Like many people my age, I grew up on a diet of television that was definitely far scarier than I should have been watching at age, oh, 11. Are You Afraid of the Dark? Goosebumps. Courage the Cowardly Dog.

But the most terrifying things on TV, by far, were the anti-smoking ads in between shows.

Imagine the withered lungs of a smoker gasping on your television. Or what happens to blood when tobacco is inhaled. Or a more metaphorical horror — like a fish hook looped through a cheek, or a small demonic man yanking at a mouth. Whatever approach the ad took, it was bound to be deeply and weirdly and uniquely horrifying, and I could never jump to the remote to turn it off in time.

There is ample evidence that scaring the daylight out of children and preteens (and adults) in this manner works. For one, I've never tried a cigarette. For another, the medical journal The Lancet discovered that a 2013 ad by the CDC might have ultimately caused some 100,000 Americans to give up smoking permanently.

But setting aside the public good that comes from discouraging tobacco use, anti-smoking ads are all kinds of messed up. Sometime around 1997, when Rachael Leigh Cook famously destroyed a kitchen in the nightmare fodder that was "This is Your Brain on Drugs," a particularly effective aesthetic for public health announcements took off. Anti-smoking advertisements began to take cues from horror films, using unnatural or murky lighting, distorted sounds, and jarring or disgusting images to make a lasting impression, particularly on young viewers. Being one once myself, I can attest that whenever such an advert would come on after a cereal or Lego commercial, you couldn't help but stop, pay attention to the TV, and, disoriented, wonder, what is this…?

The most familiar class of ads are the ones in which former smokers show and discuss the horrible things tobacco has done to their bodies. These ads are the kind that tend to feature people with browned teeth, holes in their necks, or amputations. While these, like the CDC's campaign, tend to be effective for adults, different strategies are used to catch the attention of younger audiences, resulting in a queasy mix of serious messages delivered with the trappings of a children's show or movie.

Part of what makes children's and preteens' ads so unnerving is the explicit threat of what is assured to be certain death if you light a cigarette. Since most children's TV shows and movies steer clear of discussing or depicting death beyond the abstract, it is petrifying to suddenly be confronted, as an 11-year-old, with your television telling you that you will die — all in the whimsical packaging of a children's commercial. Consider, for example, one cartoon PSA out of Maryland that ends with a young girl screaming as she is dragged down by skeletons:

The most frightening ads, though, were reserved for preteens. These ads tended to come on later in the evening, when younger siblings had already been shuttled off to bed. Something about that atmosphere — being alone in a dark living room, in the flickering TV twilight after your parents have gone to bed, and having the regular slew of commercials interrupted by a girl peeling her skin off to pay for a pack of cigarettes — is a uniquely terrifying experience. That weird limbo of half-sleep is what makes scripted horror sketches, like "Unedited Footage of a Bear," so spot-on — only, anti-smoking commercials fell into that uncanniness unintentionally.

Ad writers at the time understood that their audience was just getting rebellious enough to ignore teachers' or parents' warnings, so instead of a message of "smoking is bad," they experimented with other ways of influencing youth. The worst examples of this were ads trying to impress upon teens that smoking isn't cool; usually these just ended up being funny.

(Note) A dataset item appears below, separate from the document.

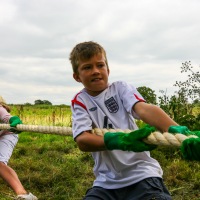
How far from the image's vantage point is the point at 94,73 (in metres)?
2.10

The best, or at least most memorable, PSAs resorted to gross and nightmarish images. It isn't even clear, exactly, what smoking does to you from these ads or why it's bad. Instead, the videos abandon all intention of getting across some sort of "message" and rely entirely on distorted sound and lighting to replicate the atmosphere of a horror film (the creepy dolls also help):

As addiction has evolved, so too have the ads. Today, with smoking down among teens, vaping is the threat targeted by public health agencies. Although the ads in 2017 and 2018 don't have quite the same David Cronenberg-esque flavor as their predecessors, they are products of the same philosophy of terrifying children after their parents have gone to bed. The vape-mouthed teens in the ad below are definitely like some sort of monsters out of Black Mirror.

Some researchers have argued that the scare tactics used in anti-smoking campaigns cause unnecessary distress, to which I say: well, yes, probably. But I have to admit, there is something satisfying about the fact that younger generations are still being traumatized by nicotine commercials on the CW or TeenNick. It's like a rite of passage, even: If I can't unsee this, neither should you.